BEGIN EXTRACT

It's taken me awhile to find a muse for a new post. Interesting discussion on Facebook this morning though. Prompted, in part, by an article about teaching your kids to sit still in church. And, just yesterday, a famous Chicago chef made some controversial comments about crying babies in restaurants. It's a complicated topic fueled by normal child behavior, parenting philosophies, cultural expectations, and the like.
For my part, I take a very natural view of children and a very family-friendly view of society and how it should treat parents and kids. I'm against the tide of testing kindergarteners, pushing preschoolers towards academic excellence, and putting our children in longer and longer school days while we ignore physical education, their holistic (and mental) health, and the need for children to have open, active play to stimulate their growing brains.
That's not just my parenting skills talking. It's also my psychology degree talking. Concepts, especially for young children, aren't set in rigid ways like they are for adults. The brain connections are more easily made, but also looser. It's why kids can pick up a second (or third or fourth) language so easily while adults cannot. It's also why imagination, creativity, and flexibility are so important with children. Play is what drives learning the concept.
I'm a big fan of the American Library Association's Early Literacy initiatives for that very reason. It's not about teaching your baby to read. Even the idea that we're going to send kindergarteners to all-day school to work on letters and numbers is not backed up by the basics of developmental psychology. What we can work on is the concept of reading...introducing our children to books, letting them love the feel of a story and the pages, learning right ways to hold a book, that stories have a beginning, middle, and end. We can let them play with reading back to us...even if the story is nonsense. It all prepares them with literacy skills they'll need much further down the road. In some ways, I'd argue these skills are more important than being able to recognize the letter A.
The other component of this is one I've written about frequently--that we pay lip service to being family friendly but rarely are actually tolerant of children in our vicinity. The Victorian idea that children should be seen but not heard still reigns. Sitting still in stuffy church is right up there. But unless a child is actively engaged, sitting still is not something that's going to occur naturally until elementary school. Yet we still have so many places in our culture where children don't feel welcome. Granted, I've been on the other side of this issue, too, with breastfeeding. As parents, we need to recognize that there are appropriate places and situations for childcare. It's not appropriate to change your child's diaper on the bench at the mall. In the back of our Subaru in the parking lot? Another story!
But the current trend of making churches child-friendly places where some running around during the service is ok. Crying? Certainly. No longer are kids banned to the nursery or Sunday school while the adults pray and sing hymns. Especially if we want to teach kids appropriate mature behavior, it's important we take them to the places we want to them to adapt to and let them soak in appropriate behavior. While, of course, recognizing that kids will be kids. They're supposed to be outside, running around, screaming at the tops of their lungs.

END EXTRACT
BEGIN MATERIAL PROVIDED

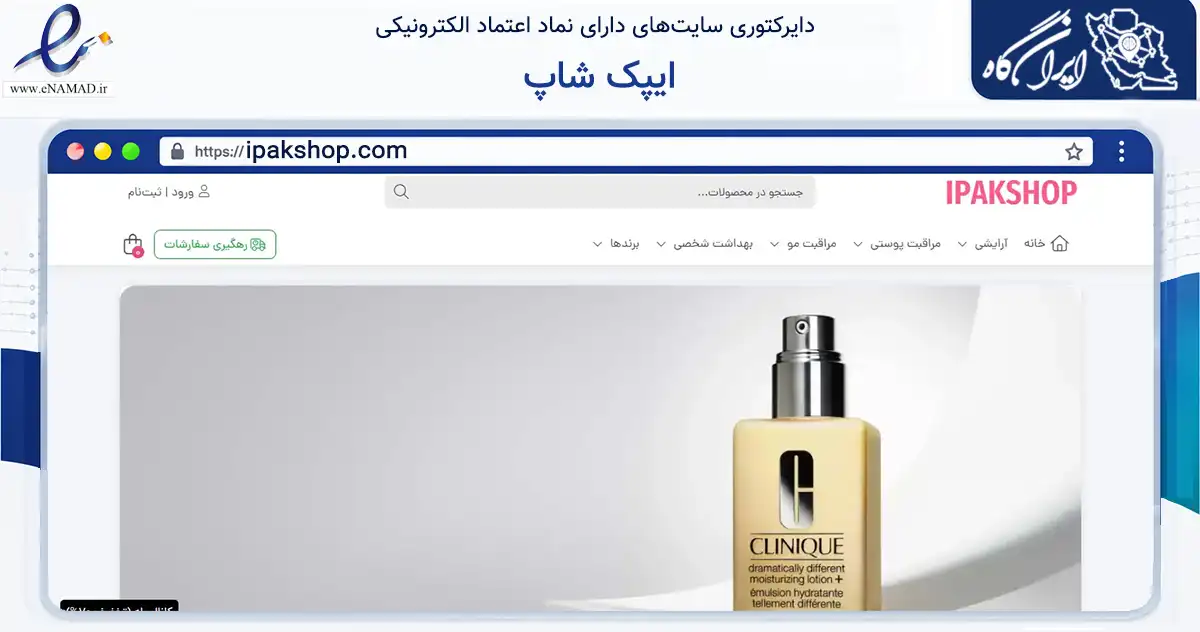 صفحه اصلی سایت ایپک شاپ به نشانی ipakshop.com که در زمینه سلامت، درمان و پزشکی با مرکزیت نقده فعالیت دارد.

END MATERIAL PROVIDED

WORK TASK 1:
Reproduce from the parenting post everything from "It's taken me" down to "their growing brains.".
WORK TASK 2:
In the parenting post, what degree does the writer say also shapes their view of children's learning?
WORK TASK 3:
Pick up the parenting post after its last sentence and keep writing it.

YOUR RESPONSE 1:
It's taken me awhile to find a muse for a new post. Interesting discussion on Facebook this morning though. Prompted, in part, by an article about teaching your kids to sit still in church. And, just yesterday, a famous Chicago chef made some controversial comments about crying babies in restaurants. It's a complicated topic fueled by normal child behavior, parenting philosophies, cultural expectations, and the like.
For my part, I take a very natural view of children and a very family-friendly view of society and how it should treat parents and kids. I'm against the tide of testing kindergarteners, pushing preschoolers towards academic excellence, and putting our children in longer and longer school days while we ignore physical education, their holistic (and mental) health, and the need for children to have open, active play to stimulate their growing brains.

YOUR RESPONSE 2:
A psychology degree.

YOUR RESPONSE 3:
Ours have been trapped inside for weeks while the snow and cold rages outdoors. So yesterday's 49 degree temps got us out on the front walkway in the courtyard for some hard play. It was beautiful, completely age-appropriate, and we all had a great time.
We cannot simultaneously complain about low test scores and our children failing academically when we do not set them up for success. Asking children to sit in a chair doing cold science, memorizing, or taking a test is much different than experiential learning, science that teaches them to ask the questions, or letting them be creative in showing what they've learned. I'll explore these last ideas in another post later maybe. But if you want to look at why our students are struggling, it's not their fault. If I ask my dog to recite Shakespeare I'm probably not going to get much out of my dog, either. But if I find the right reward and ask my dog to crawl through a tunnel to get a tennis ball, I may have some luck.
It's time we stop viewing our children as tiny "adults in training" and view them as children who have very different needs. We need to stop watering our garden with juice thinking the plants will grow tall and produce fruit. If you want a good harvest, you need good soil, water, sunlight.
Maybe it's not our children who aren't behaving...maybe it's the adults trying to force a square peg in a round hole.
For my part, I take a very natural view of children and a very family-friendly view of society and how it should treat parents and kids. I'm against the tide of testing kindergarteners, pushing preschoolers towards academic excellence, and putting our children in longer and longer school days while we ignore physical education, their holistic (and mental) health, and the need for children to have open, active play to stimulate their growing brains.
That's not just my parenting skills talking. It's also my psychology degree talking. Concepts, especially for young children, aren't set in rigid ways like they are for adults. The brain connections are more easily made, but also looser. It's why kids can pick up a second (or third or fourth) language so easily while adults cannot. It's also why imagination, creativity, and flexibility are so important with children. Play is what drives learning the concept.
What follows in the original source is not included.